Mike was a financial reporter for The New York Times; a foreign correspondent and financial editor for the New York Herald Tribune; business editor of the Washington Star and the New York Post, and founding financial editor and economic commentator for CNN. He served twice as president of SABEW.
I was financial editor of the New York Post in 1979, having been recruited for that job by Rupert Murdoch soon after he bought the paper at the end of 1976 with the promise that he would publish a “respectable” tabloid.
For a while, we did just that. It had some good ingredients — a terrific sports section, outstanding cultural reporting and criticism, a still-liberal editorial page under the legendary Jimmy Wechsler, and, if I may say so immodestly, a superior financial section. It also had an innovative brand of gossip titled Page Six.
But then the paper’s upfront news pages and headlines began getting more and more sensational, and so I began thinking of leaving, even though Rupert was paying me a good salary, in addition to a hefty fee for the syndicated column I wrote with my old friend and former New York Herald Tribune colleague Phillip Greer.
Out of the blue, a friend asked me to have lunch with him and a fellow who was putting together an all-news television network for someone named Ted Turner.
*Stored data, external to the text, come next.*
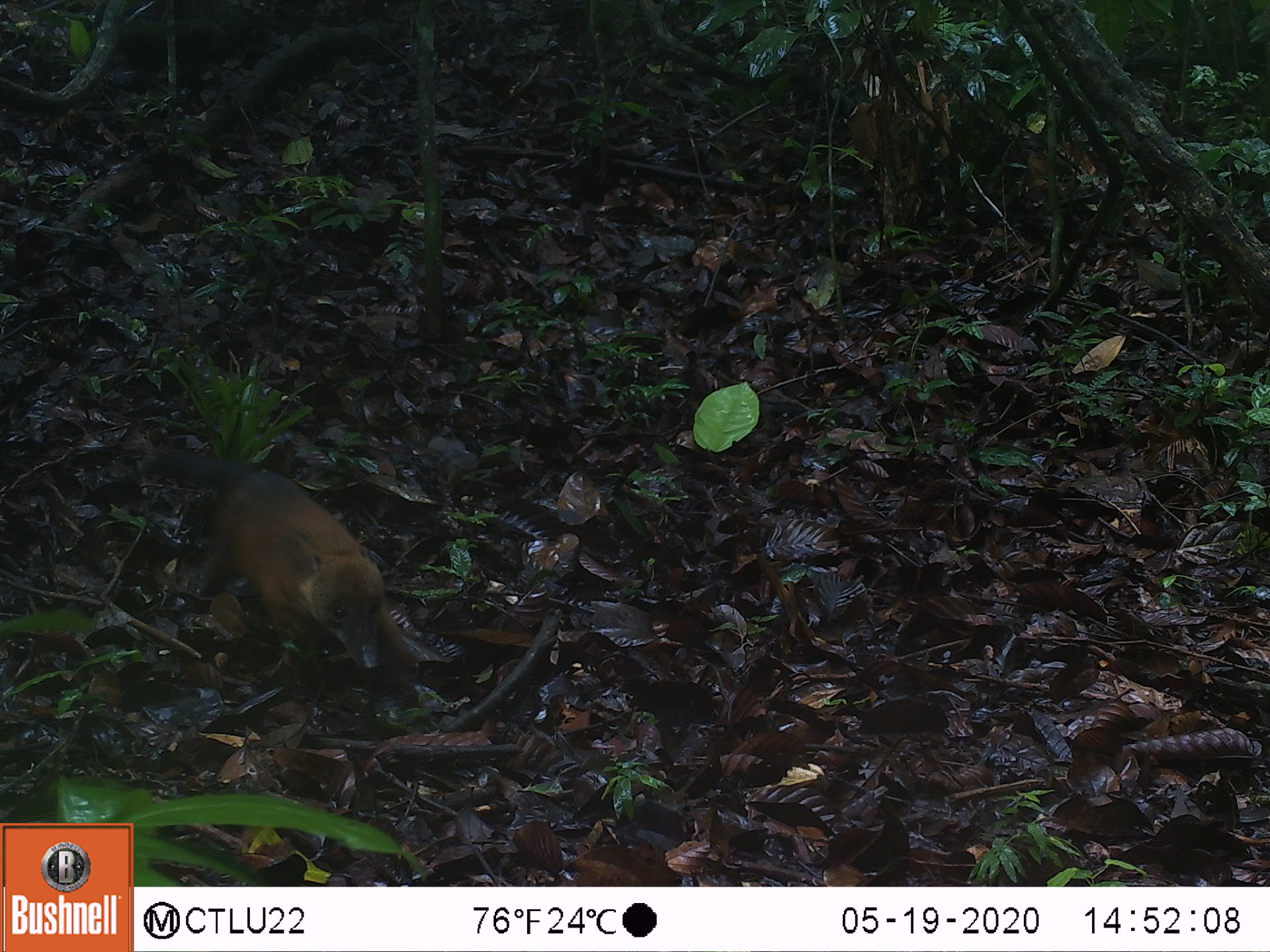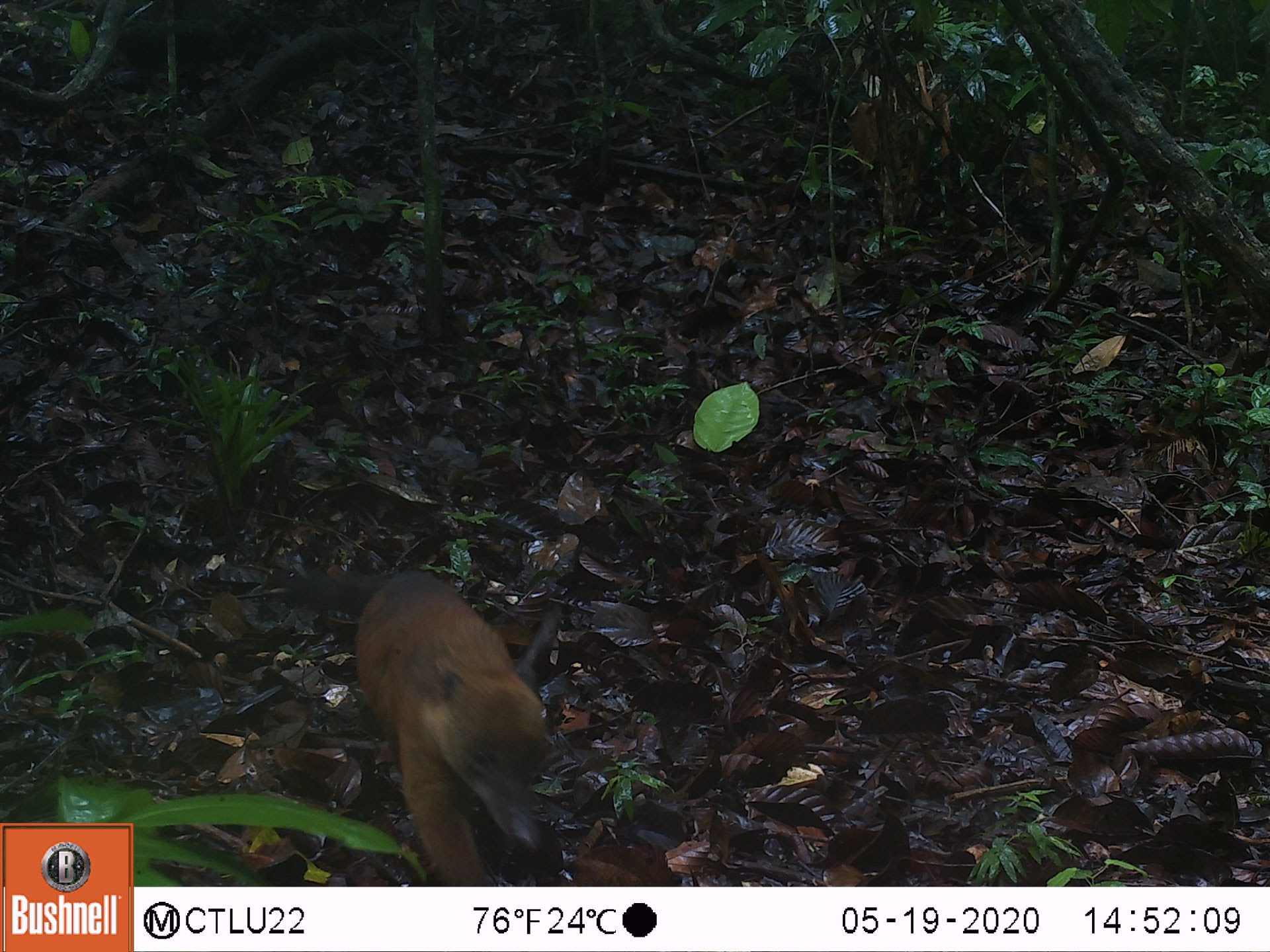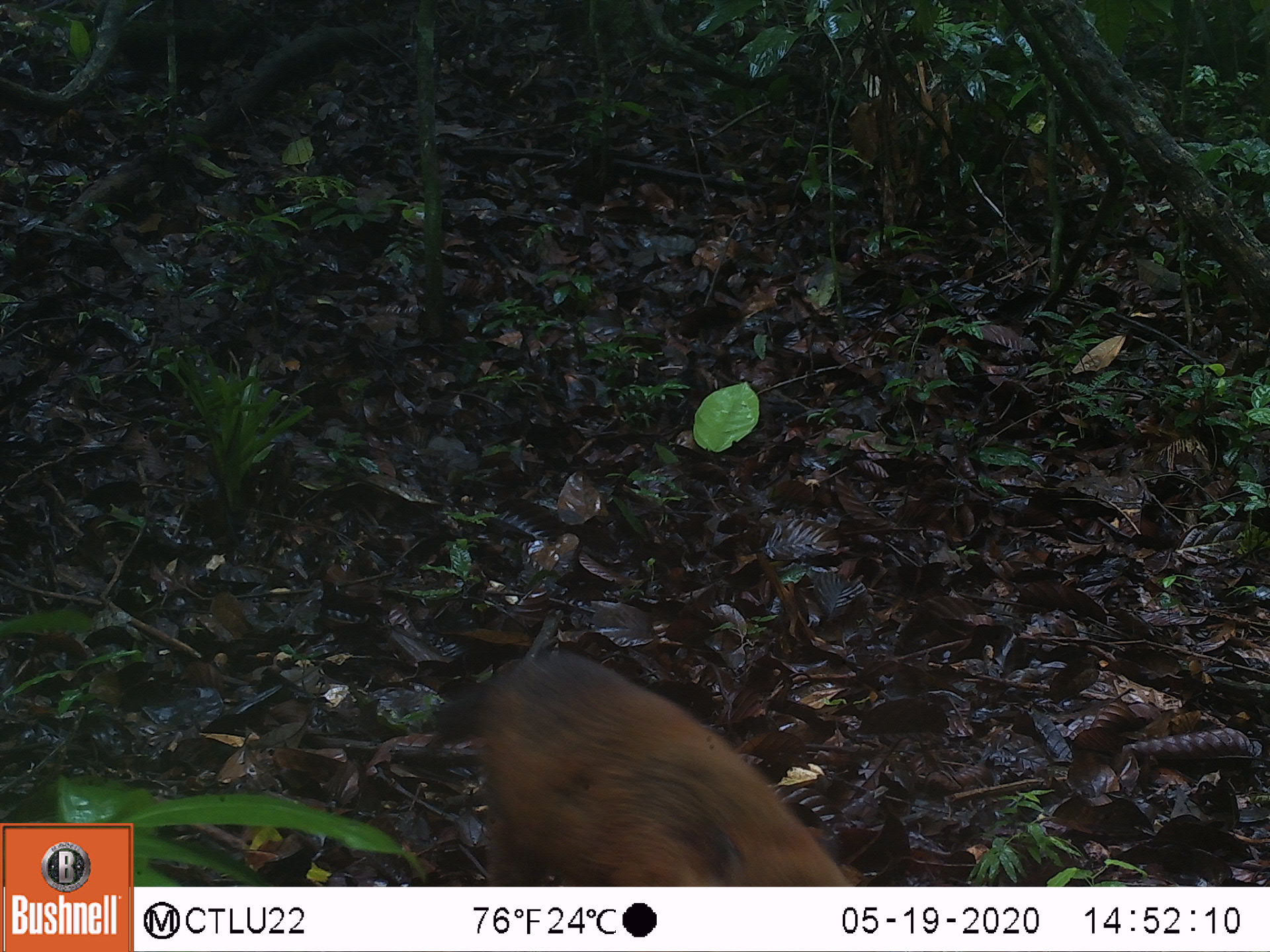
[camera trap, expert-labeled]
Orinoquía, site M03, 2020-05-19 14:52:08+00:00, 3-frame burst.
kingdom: Animalia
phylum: Chordata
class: Mammalia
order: Carnivora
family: Procyonidae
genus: Nasua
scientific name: Nasua nasua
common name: south american coati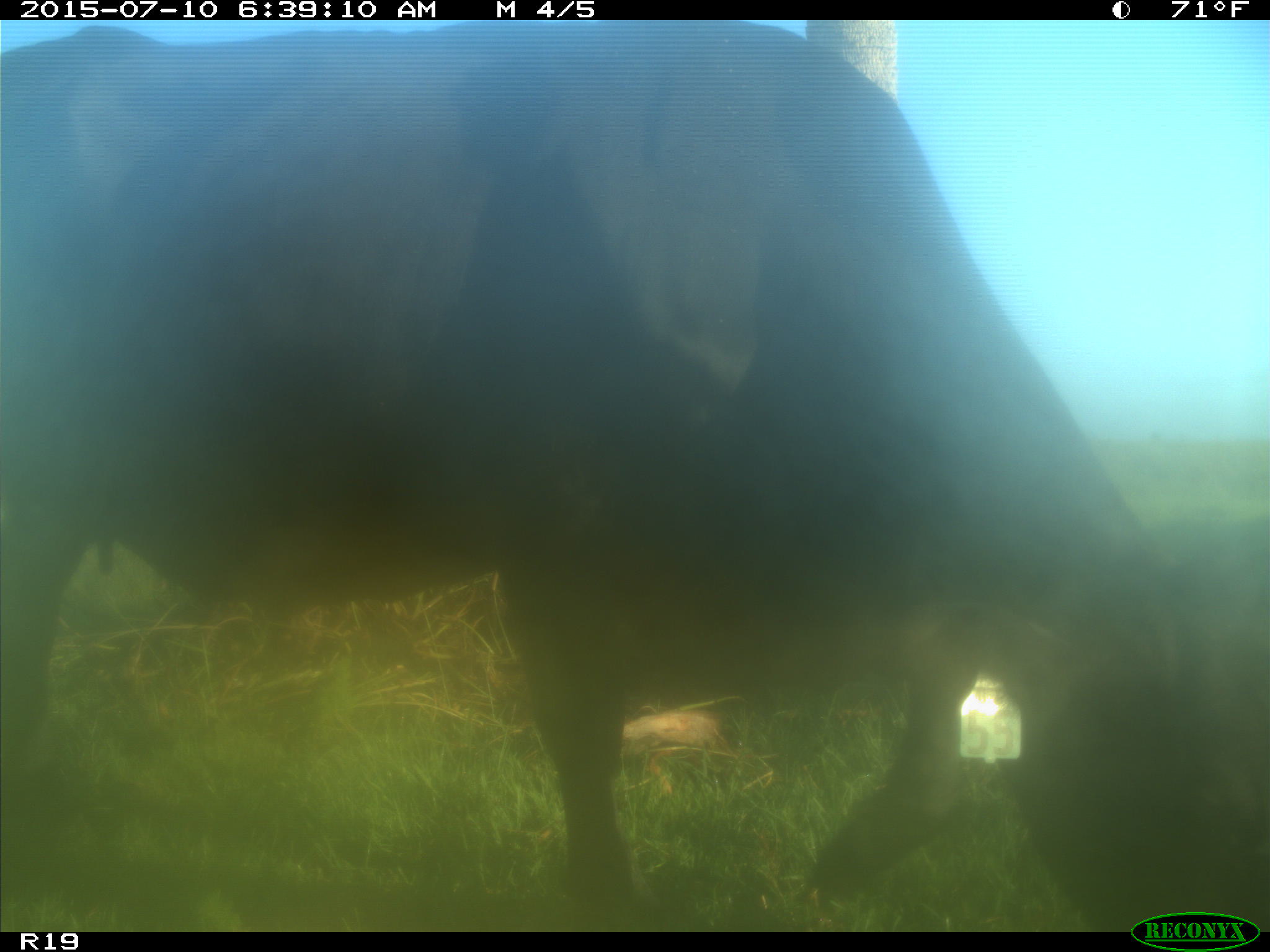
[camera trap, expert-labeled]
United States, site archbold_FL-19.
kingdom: Animalia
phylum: Chordata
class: Mammalia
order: Artiodactyla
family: Bovidae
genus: Bos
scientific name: Bos taurus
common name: domestic cow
Bos taurus (domestic cow).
I agreed as a favor to my friend and met the first president of what was to become Cable News Network, a news visionary named Reese Schonfeld.
If you’re going to do all that TV, I told him, why not devote at least some of it to covering business news, which I described as the real wasteland of television news. We’re going to do just that, with a half-hour program at 7 p.m., he responded. Great, I said, thanked him for lunch and went my way. The tube was not ever in my thoughts, what with my Brooklyn accent and a face more suited to radio than even a small TV screen.
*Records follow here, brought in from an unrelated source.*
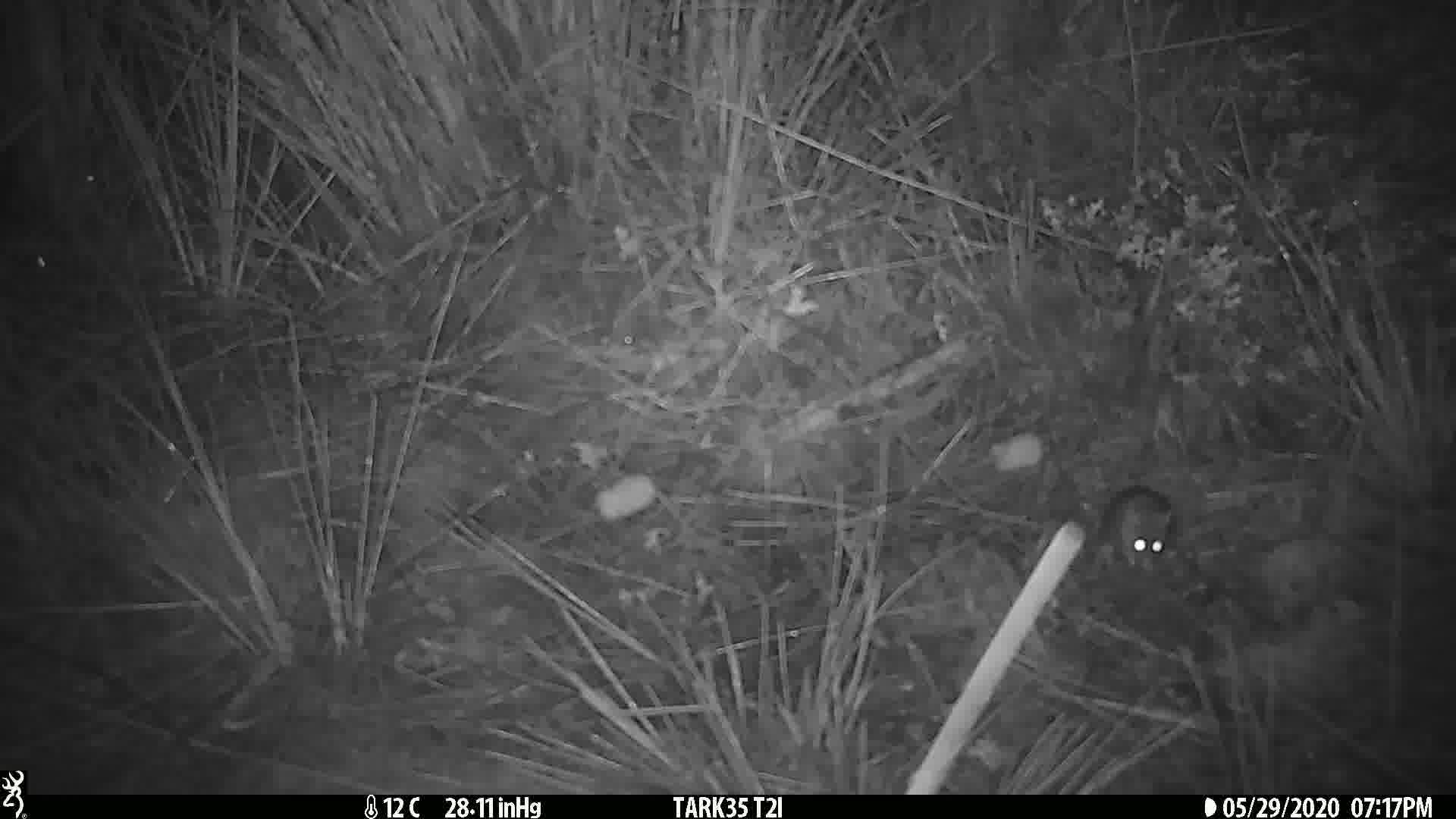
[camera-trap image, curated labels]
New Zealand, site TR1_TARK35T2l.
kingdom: Animalia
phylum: Chordata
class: Mammalia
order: Rodentia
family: Muridae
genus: Mus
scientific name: Mus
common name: mouse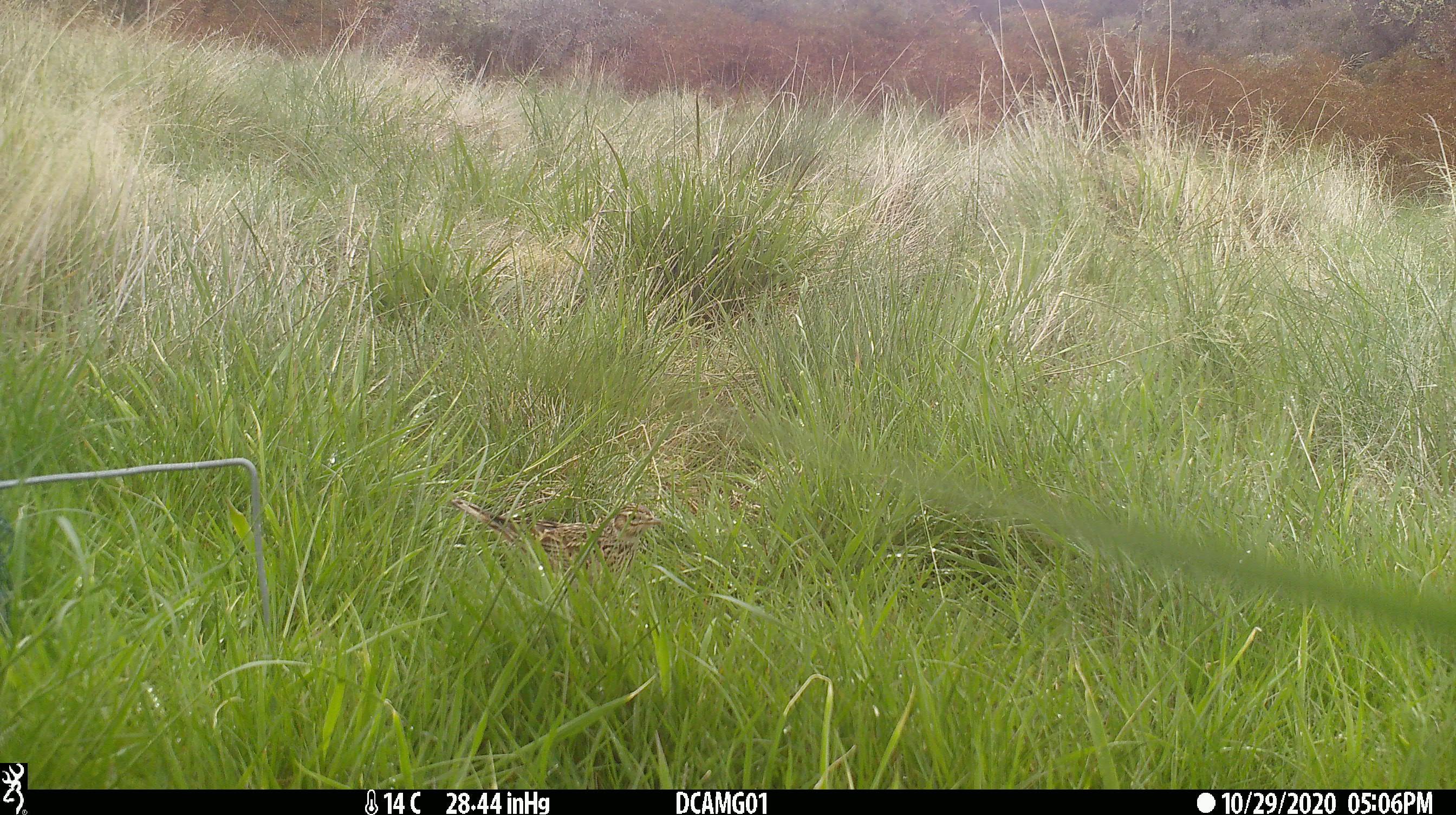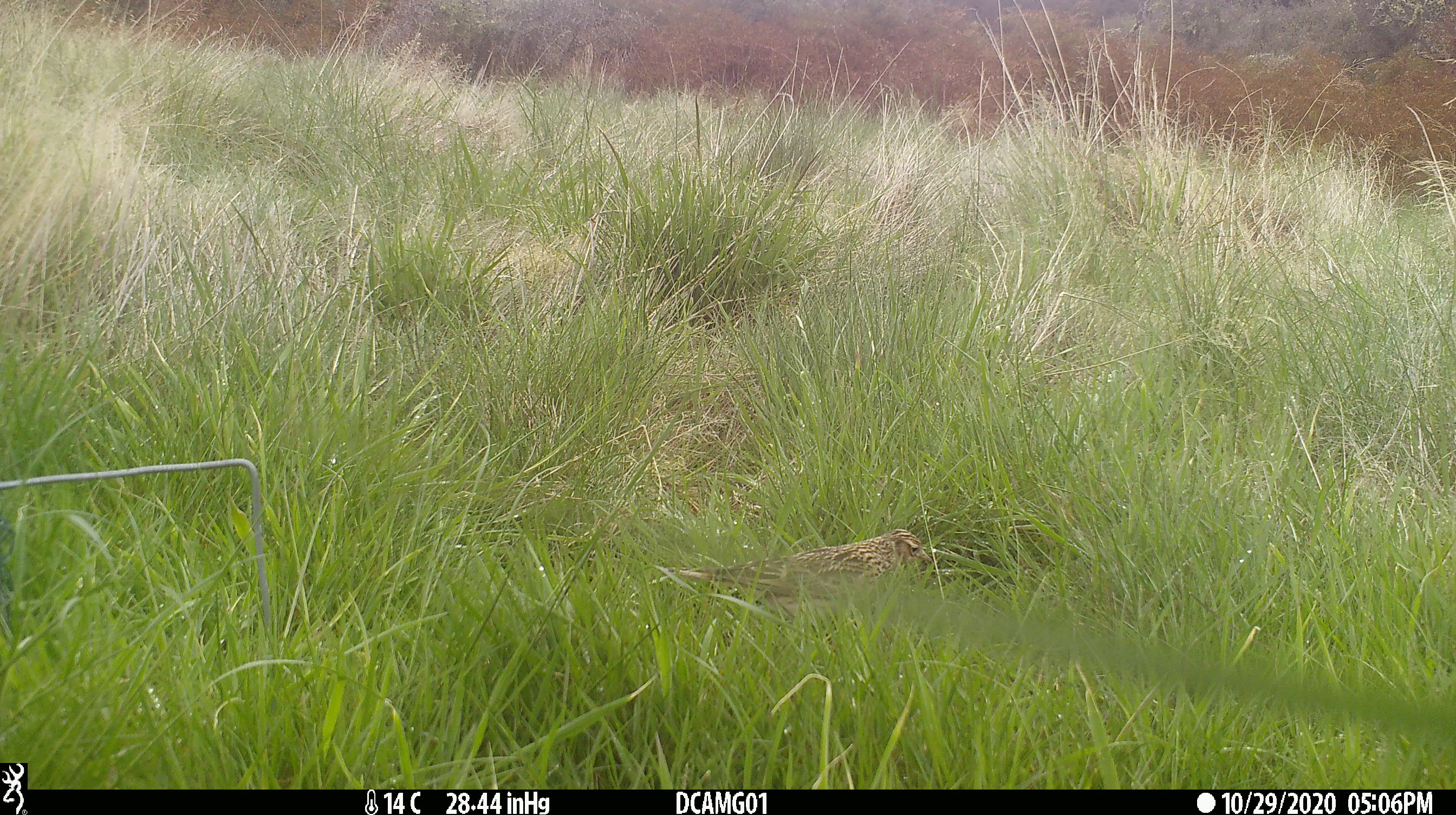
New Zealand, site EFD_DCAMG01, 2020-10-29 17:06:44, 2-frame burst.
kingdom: Animalia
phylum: Chordata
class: Aves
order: Passeriformes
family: Motacillidae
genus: Anthus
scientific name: Anthus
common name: pipit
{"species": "pipit (Anthus)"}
But then Schonfeld called me and asked me if I’d be interested in the job of financial editor and on-air guru for the new network. I said I’d consider it. Then he added, just take a “screen test.” That’s it, I thought, figuring such a test would be my undoing. But I showed up at the appointed place, a nondescript office in midtown Manhattan, where I was seated at a desk with a
rudimentary camera pointed at me from the doorway, and I was asked to talk about myself, read something and interview the guy who was conducting the test.
After listing my various jobs in journalism, I read from a carbon copy of the column I had just delivered to my syndicate and proceeded to ask the interviewer such questions as, “Who’s this guy Ted Turner?” and “Where is he getting the money for this new network.” Then I left, and on the way out and then down the street bumped into two old friends, both of them excellent financial journalists and younger and better-looking than me. Obviously, they were on the same mission, and so I wrote off that idea.
A few days later, however, Schonfeld called me and said he had received a tape of the test and it was fine. “You’re kidding,” I said skeptically. “Yes it was,” he replied. “What you don’t have in the television graces, you make up for credibility, knowledgeability and sincerity.”
So I took the job and started in January 1980. I figured I was too busy planning for the , network’s start that June to attend the SABEW convention in Dallas in May, but Schonfeld urged me to go, and I went.
The folks running the meeting gave me a segment. While I was in the midst of discussing what we were going to do with a full half-hour of business news for the first time in the history of network television — including my own on-air role — a loud voice boomed out from the audience. It was from my friend Elizabeth Yamashita, a crusty professor at the Medill School of Journalism at Northwestern University.
“YOU’RE going to be on television?” she exclaimed somewhat incredulously, amid a chorus of laughter.
Those words still resonated to me during the 25 years I then spent at CNN and its various sister networks. If I ever felt I might be getting a swelled head, all I needed to do was to remember Elizabeth’s words, “YOU’RE going to be on television?” and that always got me down to earth.
So SABEW deserves part of the credit.